##### Supplied material
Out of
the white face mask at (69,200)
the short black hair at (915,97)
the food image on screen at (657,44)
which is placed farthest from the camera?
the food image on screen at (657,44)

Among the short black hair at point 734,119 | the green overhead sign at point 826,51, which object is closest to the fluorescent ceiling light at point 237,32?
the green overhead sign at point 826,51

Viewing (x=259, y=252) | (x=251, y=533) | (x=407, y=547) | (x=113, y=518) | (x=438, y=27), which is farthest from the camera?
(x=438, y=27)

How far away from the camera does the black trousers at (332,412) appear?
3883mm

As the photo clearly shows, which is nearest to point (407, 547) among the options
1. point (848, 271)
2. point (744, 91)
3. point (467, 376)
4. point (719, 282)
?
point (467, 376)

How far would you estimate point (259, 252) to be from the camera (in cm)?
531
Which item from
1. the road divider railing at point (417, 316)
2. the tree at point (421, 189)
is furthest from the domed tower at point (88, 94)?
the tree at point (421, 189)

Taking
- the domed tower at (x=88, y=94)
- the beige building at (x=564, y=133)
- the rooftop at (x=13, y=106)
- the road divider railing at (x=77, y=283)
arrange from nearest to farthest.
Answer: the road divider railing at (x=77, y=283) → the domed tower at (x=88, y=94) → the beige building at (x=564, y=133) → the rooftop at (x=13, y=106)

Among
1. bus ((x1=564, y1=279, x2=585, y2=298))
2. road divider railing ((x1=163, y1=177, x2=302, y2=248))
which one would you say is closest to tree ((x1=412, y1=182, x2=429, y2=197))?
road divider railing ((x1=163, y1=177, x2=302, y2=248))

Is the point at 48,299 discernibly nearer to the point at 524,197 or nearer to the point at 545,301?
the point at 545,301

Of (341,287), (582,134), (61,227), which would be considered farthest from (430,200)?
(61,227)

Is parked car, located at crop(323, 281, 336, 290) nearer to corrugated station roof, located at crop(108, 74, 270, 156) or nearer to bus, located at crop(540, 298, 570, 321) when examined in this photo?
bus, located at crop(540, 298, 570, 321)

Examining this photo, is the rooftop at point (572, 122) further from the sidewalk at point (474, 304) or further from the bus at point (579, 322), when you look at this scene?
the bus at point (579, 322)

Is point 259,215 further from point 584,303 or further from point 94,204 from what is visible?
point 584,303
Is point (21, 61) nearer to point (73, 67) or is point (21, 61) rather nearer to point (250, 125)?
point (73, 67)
##########
[Aim]:
How many of the rows above contain the word "further"? Reply with the number only.

[Answer]:
2